Collibra expands integration touchpoints with Google Cloud

This article was written by Collibra and originally appeared on the Collibra Blog here:


Collibra and Google Cloud provide solutions that naturally complement each other. Together, the two companies help customers maximize value from their enterprise data, promoting agile data operations, helping to derive innovative business insights, while ensuring those insights can be trusted and relevant policies are complied with.

This established partnership is being further strengthened by a new set of integrations that bring their cloud data platforms closer together and drive greater value for mutual customers. These integrations focus on three key areas – driving data quality, enhancing data governance through policy enforcement, and ensuring trust in business reporting and analytics.

Driving data quality 

Recently acquired Collibra subsidiary OwlDQ is a leading provider of predictive data quality software, which can be deployed as a cloud-native solution on Google Cloud. The solution, now known as Collibra Data Quality, empowers organizations to build and run scalable Data Quality applications and pipelines in modern, dynamic environments – including public, private, and hybrid clouds – while maintaining a consistent experience, performance and management runbook.

Collibra Data Quality leverages Spark parallel processing and can be applied across large and diverse data sources, including files and streaming data. Unique capabilities such as autonomous rule management, continuous data-drift detection and data profiling are enhanced by Collibra metadata management, data stewardship, data auto-classification, and data lineage to bring full business context to data quality. By combining a fully managed and highly scalable service for running Apache Spark, like Google Cloud Dataproc, with Collibra Data Intelligence Cloud, organizations can create end-to-end high-quality data pipelines to deliver scalable and trusted analytics and AI.

Collibra Data Quality supports a range of Google Cloud integrations, including BigQuery, Google Cloud Storage, Dataproc, Google Kubernetes Engine (leveraging Google Container Registry), CloudSQL, Streaming, Spanner and Looker. Collibra’s Data Lineage offering can then be used to follow data quality as data moves, this is done via data lineage scanners for Dataflow, BigQuery and Spanner.

Enhancing data governance through policy enforcement

Google Cloud offers a data and analytics platform that encompasses a wide range of technologies to support data collection, preparation, storage, analysis and visualization. The platform enables agile data operations and drives powerful business insights, all of which require proper governance of data and analytical processes (for more information see our paper).

An important aspect of governance is policy management and enforcement. Rules determining data usage can vary significantly by industry or jurisdiction. It is vital to know which rules apply to which data sets and under which circumstances. Collibra helps organizations take a data-centric approach to compliance by accurately classifying data and maintaining a central record of all applicable policies.

The next step in the integration is for Collibra’s policy management capabilities to be combined with Google Cloud’s access controls to ensure data usage remains in compliance with applicable rules and regulations.
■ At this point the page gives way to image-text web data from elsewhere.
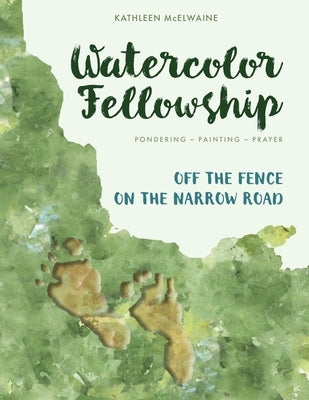 Watercolor Fellowship: Pondering, Painting, Prayer - Off The Fence On The Narrow Road by McElwaine, Kathleen Kilgore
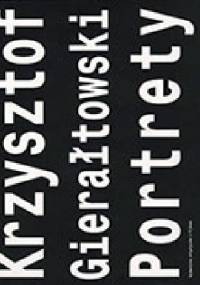 Krzysztof Gierałtowski, Portrety - Krzysztof Gierałtowski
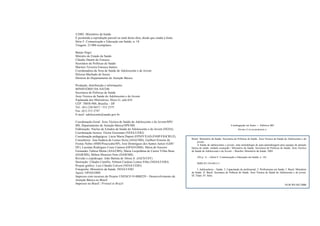 ©2002. Ministério da Saúde.
É permitida a reprodução parcial ou total desta obra, desde que citada a fonte.
Série F. Comunicação e Educação em Saúde; n. 18
Tiragem: 25.000 exemplares
Barjas Negri
Ministro de Estado da Saúde
Cláudio Duarte da Fonseca
Secretário de Políticas de Saúde
Marines Teixeira Fonseca Santos
Coordenadora da Área de Saúde do Adolescente e do Jovem
Heloiza Machado de Souza
Diretora do Departamento de Atenção Básica
Produção, distribuição e informações
MINISTÉRIO DA SAÚDE
Secretaria de Políticas de Saúde
Área Técnica de Saúde do Adolescente e do Jovem
Esplanada dos Ministérios, bloco G, sala 654
CEP: 70058-900, Brasília – DF
Tel.: (61) 226 0437 / 315 2375
Fax: (61) 315 2747
E-mail: adolescente@saude.gov.br
Coordenação-Geral: Área Técnica de Saúde do Adolescente e do Jovem/SPS/
MS, Departamento de Atenção Básica/SPS/MS
Elaboração: Núcleo de Estudos da Saúde do Adolescente e do Jovem (NESA)
Coordenação técnica: Eloísa Grossman (NESA/UERJ)
Coordenação pedagógica: Lúcia Maria Dupret (EPSJV/EAD-ENSP/FIOCRUZ)
Consultores: Ana Sudária de Lemos Serra (ASAJ/MS), Guilbert Ernesto de
Freitas Nobre (SMS/Piracicaba/SP), José Domingues dos Santos Junior (GDF/
DF), Lucimar Rodrigues Coser Cannon (OPAS/OMS), Maria do Socorro
Fernandes Tabosa Motta (ASAJ/MS), Maria Leopoldina de Castro Villas Boas
(DAB/MS), Milton Menezes Neto (DAB/MS)
Revisão e copidesque: João Batista de Abreu Jr. (IACS/UFF)
Ilustração: Cláudio Camillo, Nilmon Cardoso Lemos Filho (NESA/UERJ)
Projeto gráfico: Luis Cláudio Calvert (NESA/UERJ)
Fotografia: Ministério da Saúde, NESA/UERJ
Apoio: OPAS/OMS
Impresso com recursos do Projeto UNESCO 914BRZ29 – Desenvolvimento da
Atenção Básica no Brasil
Impresso no Brasil / Printed in Brazil
Catalogação na fonte — Editora MS
FICHA CATALOGRÁFICA
Brasil. Ministério da Saúde. Secretaria de Políticas de Saúde. Área Técnica de Saúde do Adolescente e do
jovem.
A Saúde de adolescentes e jovens; uma metodologia de auto-aprendizagem para equipes de atenção
básica de saúde: módulo avançado / Ministério da Saúde, Secretaria de Políticas de Saúde, Área Técnica
de Saúde do Adolescente e do Jovem. – Brasília: Ministério da Saúde. 2002.
226 p.: il. – (Série F. Comunicação e Educação em Saúde; n. 18)
ISBN 85-334-0413-1
I. Adolescência – Saúde. 2. Capacitação de profissional. 3. Profissionais em Saúde. I. Brasil. Ministério
da Saúde. II. Brasil. Secretaria de Políticas de Saúde. Área Técnica de Saúde do Adolescente e do jovem.
III. Título. IV. Série.
NLM WS 462 DBB
 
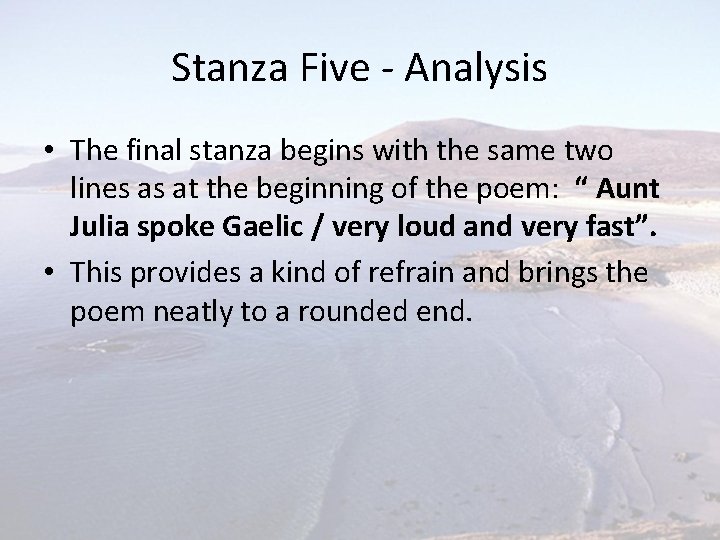 Stanza Five - Analysis • The final stanza begins with the same two lines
Data classified and tagged with relevant policies in Collibra can be assigned Google Cloud policy tags, which can then be used to enforce access controls. Any policy changes recorded in Collibra can then be published back to Google Cloud via PubSub to update records in Google Cloud Data Catalog, IAM and BigQuery.

Ensuring trusted business reporting and analytics 

Collibra recently completed integrating with Looker, a Google Cloud company that offers data visualization and business intelligence solutions (more details here). The integration enables business analysts to automatically register Looker assets (including reports, dashboards, looks, tiles and queries) in Collibra Data Catalog. Collibra Data Catalog then serves as a collaborative platform to govern both underlying data and the tools used to derive insights from that data.

The combined solution enables organizations to drive operational efficiencies in their business intelligence processes. Analysts find it easier to locate the right data sources and are armed with contextual information to accurately interpret that data. They can then share the results of their analysis via a common platform that promotes collaboration, capturing feedback from report viewers and using certification processes to highlight the most trusted reports. By encouraging re-use of components from certified reports, analysts can also help promote consistency and avoid duplicating efforts; ensuring they are not constantly reinventing the wheel and can focus on innovation. Finally, data lineage helps to ensure reports are pointed at the right data sources, while mitigating operational risk from systems changes – for example, by notifying report owners of deprecated data elements that could corrupt their reports.

Delivering digital transformation 

Google Cloud provides a powerful platform for modern organizations to aggregate, store and analyze enterprise data assets and derive new business insights, all of which need to be underpinned by trusted data and analytics. That means having the right data foundations in place, which is where Collibra excels. The integration points between Collibra and Google Cloud will enable mutual customers to truly reap the benefits of both platforms – deriving data-driven business insights on a foundation of trusted, well-governed data.